**WHAT IS REQUIRED:** What examples of "death benefits" does the piece below about Jeanne Safer's book list?

**SELECTED EXTRACT:**
Jeanne Safer is the bearer of good news you probably don’t want to hear: “The death of your parents can be the best thing that ever happens to you.”
That’s the shocking first sentence of her new book, Death Benefits: How Losing a Parent Can Change an Adult Child’s Life—For the Better. Safer, a psychotherapist with 35 years of experience, chronicles the positive changes that occur in people’s lives as a result of becoming an adult orphan—and we’re not talking about your inheritance.
Despite the obvious morbid overtones, the message is in fact overwhelmingly positive: With proper introspection, a parent’s death can be a catalyst for a son or daughter to live a happier, more complete life. “Nothing else in adult life has so much unrecognized potential to help us become more fulfilled human beings—wiser, more mature, more open, less afraid,” Safer writes.
The death benefits—ranging from quitting drinking, losing weight or buying a new wardrobe to getting married, coming out of the closet or converting to a new religion—are available to anyone willing to reexamine his or her relationship with a parent. Equal parts anecdotal, autobiographical and self-help, Death Benefits offers readers a new way to grieve—and grow in the process.

(Data excerpts)
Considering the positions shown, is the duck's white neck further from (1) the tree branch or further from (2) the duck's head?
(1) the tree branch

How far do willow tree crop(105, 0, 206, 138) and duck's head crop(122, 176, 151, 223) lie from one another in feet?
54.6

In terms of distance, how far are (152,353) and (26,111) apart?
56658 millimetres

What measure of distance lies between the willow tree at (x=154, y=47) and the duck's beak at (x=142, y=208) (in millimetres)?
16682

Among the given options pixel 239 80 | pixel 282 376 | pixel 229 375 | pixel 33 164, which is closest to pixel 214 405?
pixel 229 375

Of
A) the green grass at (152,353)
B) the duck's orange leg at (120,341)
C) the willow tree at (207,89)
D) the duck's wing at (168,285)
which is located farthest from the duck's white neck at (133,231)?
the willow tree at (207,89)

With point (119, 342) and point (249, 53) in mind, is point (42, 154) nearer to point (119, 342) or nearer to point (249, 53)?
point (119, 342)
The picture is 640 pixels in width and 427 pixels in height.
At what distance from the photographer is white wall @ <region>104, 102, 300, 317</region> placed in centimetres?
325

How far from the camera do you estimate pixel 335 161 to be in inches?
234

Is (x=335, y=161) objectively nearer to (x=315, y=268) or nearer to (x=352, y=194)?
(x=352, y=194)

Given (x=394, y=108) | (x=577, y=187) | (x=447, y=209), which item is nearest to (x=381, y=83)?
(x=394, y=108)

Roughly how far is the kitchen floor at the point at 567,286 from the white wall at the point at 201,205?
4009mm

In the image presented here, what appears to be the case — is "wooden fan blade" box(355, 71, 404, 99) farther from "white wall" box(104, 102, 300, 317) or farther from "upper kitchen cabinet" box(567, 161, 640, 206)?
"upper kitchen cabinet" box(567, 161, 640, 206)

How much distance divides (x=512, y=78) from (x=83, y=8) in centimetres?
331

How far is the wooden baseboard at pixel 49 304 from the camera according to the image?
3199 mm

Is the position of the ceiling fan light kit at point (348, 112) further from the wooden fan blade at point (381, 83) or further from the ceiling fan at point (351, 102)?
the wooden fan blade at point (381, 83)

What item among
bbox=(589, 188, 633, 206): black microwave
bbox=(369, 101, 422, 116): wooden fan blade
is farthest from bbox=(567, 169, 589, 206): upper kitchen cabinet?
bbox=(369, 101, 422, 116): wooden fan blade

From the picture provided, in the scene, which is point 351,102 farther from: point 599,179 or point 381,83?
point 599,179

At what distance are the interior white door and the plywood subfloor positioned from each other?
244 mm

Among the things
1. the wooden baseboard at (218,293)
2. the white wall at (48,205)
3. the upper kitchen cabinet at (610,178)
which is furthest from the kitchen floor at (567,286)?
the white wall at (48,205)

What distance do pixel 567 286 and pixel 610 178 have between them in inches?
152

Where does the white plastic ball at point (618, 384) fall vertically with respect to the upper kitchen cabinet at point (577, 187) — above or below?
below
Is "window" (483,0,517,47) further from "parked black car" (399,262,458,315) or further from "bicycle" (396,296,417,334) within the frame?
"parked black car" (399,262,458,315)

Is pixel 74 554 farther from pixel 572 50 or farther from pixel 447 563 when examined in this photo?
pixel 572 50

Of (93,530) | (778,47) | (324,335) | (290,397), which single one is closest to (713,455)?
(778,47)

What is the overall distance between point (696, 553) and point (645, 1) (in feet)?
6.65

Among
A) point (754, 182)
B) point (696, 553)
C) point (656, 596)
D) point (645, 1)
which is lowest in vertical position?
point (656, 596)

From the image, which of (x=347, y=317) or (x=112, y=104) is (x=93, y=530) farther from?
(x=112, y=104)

**RESULT:**
- quitting drinking
- losing weight
- buying a new wardrobe
- getting married
- coming out of the closet
- converting to a new religion